_Explore the material_
1. Which two countries does the passage on ancient magic name as foremost in furnishing evidence on the subject?
2. According to the passage on ancient magic, why is occult knowledge the oldest and the mother science of all? Answer in one to three sentences.
3. Write the next part of the passage on ancient magic, picking up after its final sentence.

_Reading text_
*** Begin section ***
Paulthier, the French Indianist,
may, or may not, be taxed with too much enthusiasm
when saying that India appears before him as the grand and primitive
focus of human thought, whose steady flame has ended by
communicating itself to, and setting on fire the whole
ancient world1 yet, he is right in his statement.
It is Aryan metaphysics2 that have led the mind to
occult knowledge the oldest and the mother science of all,
since it contains within itself all the other sciences.
And it is occultism the synthesis of all the discoveries in nature
and, chiefly, of the psychic potency within and
beyond every physical atom of matter that has been the primitive
bond that has cemented into one cornerstone the foundations of
all the religions of antiquity.
The primitive spark has set on fire every nation, truly,
and Magic underlies now every national faith, whether old
or young. Egypt and Chaldea are foremost in the ranks of
those countries that furnish us with the most evidence upon the
subject, helpless as they are to do as India does to protect
their paleographic relics from desecration. The turbid
waters of the canal of Suez carry along to those that wash the
British shores, the magic of the earliest days of Pharaonic
Egypt, to fill up with its crumbled dust the British,
French, German and Russian museums. Ancient,
historical Magic is thus reflecting itself upon the scientific
records of our own all-denying century. It forces the hand
and tires the brain of the scientist, laughing at his efforts
to interpret its meaning in his own materialistic way,
yet helps the occultist better to understand modern Magic,
the rickety, weak grandchild of her powerful, archaic
grandam. Hardly a hieratic papyrus exhumed along with the
swathed mummy of King or Priest-Hierophant, or a weather-beaten,
indecipherable inscription from the tormented sites of Babylonia
or Ninevah, or an ancient tile-cylinder that does not
furnish new food for thought or some suggestive information to
the student of Occultism. Withal, magic is denied
and termed the "superstition" of the ignorant ancient
philosopher.
*** End section ***
_Supplied data_
*** Begin section ***
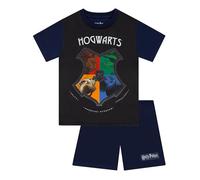 Harry Potter Pyjamas, Hogwarts Crest Boys Pyjamas, Summer Pjs For Boys, Short Sleeve Hogwarts Pjs, Blue 5-6 Years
*** End section ***
_Answers per task_
1. Egypt and Chaldea.

2. Occult knowledge is the mother science because it contains within itself all the other sciences.

3.
Thus, magic in every papyrus; magic in all the religious
formulæ; magic bottled up in hermetically-closed
vials, many thousands of years old; magic in elegantly
bound, modern works; magic in the most popular novels;
magic in social gatherings; magic worse than that,
SORCERY in the very air one breathes in Europe,
America, Australia: the more civilized and cultured
a nation, the more formidable and effective the effluvia
of unconscious magic it emits and stores away in the surrounding
atmosphere . . .
Tabooed, derided magic would, of course,
never be accepted under her legitimate name; yet science
has begun dealing with that ostracised science under modern masks,
and very considerably. But what is in a name? Because a
wolf is scientifically defined as an animal of the genus canis,
does it make of him a dog? Men of science may prefer to call
the magic inquired into by Porphyry and explained by Iamblichus
hysterical hypnosis, but that does not make it the
less magic. The result and outcome of primitive Revelation
to the earlier races by their "Divine Dynasties"
the kings-instructors, became innate knowledge
in the Fourth race, that of the Atlanteans; and
that knowledge is now called in its rare cases of "abnormal"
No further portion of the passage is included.